[Data listing]
□ □ □ □ □

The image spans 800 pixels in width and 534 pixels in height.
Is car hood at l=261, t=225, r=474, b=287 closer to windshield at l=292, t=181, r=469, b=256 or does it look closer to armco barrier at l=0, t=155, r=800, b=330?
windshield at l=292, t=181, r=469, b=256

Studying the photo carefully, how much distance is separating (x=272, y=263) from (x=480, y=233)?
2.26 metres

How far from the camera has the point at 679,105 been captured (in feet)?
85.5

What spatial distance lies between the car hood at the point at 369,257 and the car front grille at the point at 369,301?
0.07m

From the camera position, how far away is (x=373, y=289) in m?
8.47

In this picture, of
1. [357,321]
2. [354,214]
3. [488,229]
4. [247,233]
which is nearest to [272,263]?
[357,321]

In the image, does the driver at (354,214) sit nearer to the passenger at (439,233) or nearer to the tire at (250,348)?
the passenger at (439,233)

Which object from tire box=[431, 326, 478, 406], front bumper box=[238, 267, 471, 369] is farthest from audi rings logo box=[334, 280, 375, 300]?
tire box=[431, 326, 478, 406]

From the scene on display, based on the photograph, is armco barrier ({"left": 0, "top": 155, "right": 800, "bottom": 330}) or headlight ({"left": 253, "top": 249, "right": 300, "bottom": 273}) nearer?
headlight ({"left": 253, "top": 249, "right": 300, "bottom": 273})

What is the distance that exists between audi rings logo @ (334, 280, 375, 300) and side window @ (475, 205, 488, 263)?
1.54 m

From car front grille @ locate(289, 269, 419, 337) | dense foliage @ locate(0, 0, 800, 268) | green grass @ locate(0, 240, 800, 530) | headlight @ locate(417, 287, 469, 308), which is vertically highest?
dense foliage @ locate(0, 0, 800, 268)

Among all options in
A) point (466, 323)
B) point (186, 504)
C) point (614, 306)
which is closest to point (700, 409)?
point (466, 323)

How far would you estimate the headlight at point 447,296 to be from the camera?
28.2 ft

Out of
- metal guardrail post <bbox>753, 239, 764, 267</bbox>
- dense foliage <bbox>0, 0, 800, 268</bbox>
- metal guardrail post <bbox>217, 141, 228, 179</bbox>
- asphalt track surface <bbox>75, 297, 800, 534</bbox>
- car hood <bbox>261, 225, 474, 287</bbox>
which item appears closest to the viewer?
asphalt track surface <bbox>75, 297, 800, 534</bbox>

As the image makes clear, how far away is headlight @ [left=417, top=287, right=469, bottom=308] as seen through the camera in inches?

□ □ □ □ □

→ What the task requires
All the entries above need to be reproduced exactly.

→ Answer to this exercise
The image spans 800 pixels in width and 534 pixels in height.
Is car hood at l=261, t=225, r=474, b=287 closer to windshield at l=292, t=181, r=469, b=256 or does it look closer to armco barrier at l=0, t=155, r=800, b=330?
windshield at l=292, t=181, r=469, b=256

Studying the photo carefully, how much distance is separating (x=272, y=263) from (x=480, y=233)?
2.26 metres

How far from the camera has the point at 679,105 been captured (in feet)?
85.5

What spatial distance lies between the car hood at the point at 369,257 and the car front grille at the point at 369,301?
0.07m

From the camera position, how far away is (x=373, y=289) in m?
8.47

In this picture, of
1. [357,321]
2. [354,214]
3. [488,229]
4. [247,233]
which is nearest to [272,263]?
[357,321]

In the image, does the driver at (354,214) sit nearer to the passenger at (439,233) or nearer to the tire at (250,348)?
the passenger at (439,233)

Which object from tire box=[431, 326, 478, 406], front bumper box=[238, 267, 471, 369] is farthest from audi rings logo box=[334, 280, 375, 300]?
tire box=[431, 326, 478, 406]

From the scene on display, based on the photograph, is armco barrier ({"left": 0, "top": 155, "right": 800, "bottom": 330}) or headlight ({"left": 253, "top": 249, "right": 300, "bottom": 273}) nearer?
headlight ({"left": 253, "top": 249, "right": 300, "bottom": 273})

What is the distance that exists between audi rings logo @ (334, 280, 375, 300) and side window @ (475, 205, 488, 263)?
1.54 m

From car front grille @ locate(289, 269, 419, 337) | dense foliage @ locate(0, 0, 800, 268) | green grass @ locate(0, 240, 800, 530) | headlight @ locate(417, 287, 469, 308), which is vertically highest?
dense foliage @ locate(0, 0, 800, 268)

Among all options in
A) point (466, 323)
B) point (186, 504)
C) point (614, 306)
which is closest to point (700, 409)?
point (466, 323)

How far would you estimate the headlight at point 447,296 to be from the camera?
28.2 ft

Out of
- metal guardrail post <bbox>753, 239, 764, 267</bbox>
- dense foliage <bbox>0, 0, 800, 268</bbox>
- metal guardrail post <bbox>217, 141, 228, 179</bbox>
- asphalt track surface <bbox>75, 297, 800, 534</bbox>
- car hood <bbox>261, 225, 474, 287</bbox>
which item appears closest to the viewer?
asphalt track surface <bbox>75, 297, 800, 534</bbox>

As the image makes clear, how far away is headlight @ [left=417, top=287, right=469, bottom=308] as seen through the camera in inches?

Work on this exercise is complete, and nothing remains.